Virus KU-K 12: el cambio de dirección // Abel Gilbert y Diego Sztulwark


Hace unos pocos días el Diario La Capital difundió en un X un video Virus KU-K 12 que pone a desfilar a figuras asociadas al kirchnerismo, como si fueran zombis, ciegos caminantes con el sello de la muerte sobre su rostro. Mientras una voz explica que hace 12 años el virus en cuestión afectó el cuerpo, la mente y la visión de muchas personas disminuyendo sus capacidades perceptivas. Estos años dejaron un país destruido, cuyos responsables son tanto aquellos que se infectaron “por conveniencia”, tanto como aquellos que lo hicieron simplemente por haber nacido ya “condenados” a una vida “vacía” (momento en el cual vemos a la diputada Natalia Saracho). El relato se completa señalando que si bien los caminantes fueron todos de un modo u otro víctimas de “ideales” ruinosos, hubo quienes lograron preservarse escondidos en las sombras, y que ahora que e virus ha debilitado su poder de contagio resurgen incontaminados, convocados por la imagen de un león que se identifica a Milei, a recobrar la esperanza.

Pocas piezas de propaganda política resultan tan ilustrativas como estas a la hora de aprender el condensado los elementos de la asombrosa y esperpéntica ideología del grupo en el gobierno. Ese trato dócil -e imberbe– con la inteligencia artificial y con el trauma de la pandemia. La apelación a The walking dead, en la que un grupo de norteamericanos sobrevivientes luchan contra un mundo en el que el american way of live ya no esté asegurado, dice mucho sobre el modo en que las tecnologías de la imagen propagan el atemorizado inconsciente occidental frente a la invasión de los no-blancos (en argentina representados como un Frankestein comunistas, feminista, kirchnerista y piquetero). Semejante apelación a la relación entre virus y política no es nueva. Luego de ser la metáfora preferida del terrorismo de Estado, para identificar a esos “cuerpos extraños” a extirpar, la circulación mortífera del Covid-19 habilitó una nueva asociación entre virus biológico e informacional. Bajo su rúbrica toda una época quedó tomada en la tensión entre las formas de regulación sanitarias y la exigencia de la más amplia circulación de la imagen. Bajo el rigor mal distribuido de la cuarentena -vivida según los casos como encierro confortable, restricción a la libertad o intemperie inevitable- lo único realmente universal fue la aceleración de la instalación de dispositivos digitales de comunicación a distancia. La conexión entre pantalla y nube como única mediación tolerable con la realidad.

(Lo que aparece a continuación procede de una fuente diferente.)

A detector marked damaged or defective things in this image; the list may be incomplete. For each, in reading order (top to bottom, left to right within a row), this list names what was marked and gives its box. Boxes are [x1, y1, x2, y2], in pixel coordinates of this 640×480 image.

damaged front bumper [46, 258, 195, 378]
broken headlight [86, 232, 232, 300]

La inconsistencia de la administración política de la pandemia llegó, como todo lo demás, por esta interconexión entre nube y pantalla, cuando circuló la imagen de un presidente que habiendo rozado las cumbres de la popularidad en la gestión de los cuidados colectivos, aparecía fotografiado en flagrante violación de las reglas de distanciamiento que obligaba a cumplir al resto de la sociedad. Nunca fue tan obvia la distancia entre una multitud de jóvenes condenados por participar de fiestas furtivas, y la trivialidad de unos dirigentes que revestían retóricamente de modos progresistas su ostensible insensibilidad. Esa escena posee un valor que trasciende el doloroso drama de salud pública de esos años, y remite a conformar una visión de la libertad contra unas instituciones que cuyo proceder es percibido como arbitrario, ineficaces, opresivo y fuente de privilegios.

La batalla por la libertad -en la que Milei participa anunciando que viene a “despertar leones”- fue librada por la derecha radicalizada desde las redes. Como dijo hace poco Fernando Cerimedo -director de La Derecha Diario, y activista digital durante en el intento de golpe bolsonarista a Lula del 8 de enero de 2023-, el mundo de las izquierdas (nominación de trazo grueso en el que incluye al peronismo) puede ganar las calles, pero las derechas crean mayorías en -y desde- la realidad virtual. Y no es un dato menor el hecho de que para crear estas mayorías, las derechas radicales se apropien -invirtiendo su sentido- de las palabras y los nombres con el que las izquierdas intentan dotar de sentido a su presencia en las calles (“Derecha Diario” es una copia invertida de “Izquierda Diario”).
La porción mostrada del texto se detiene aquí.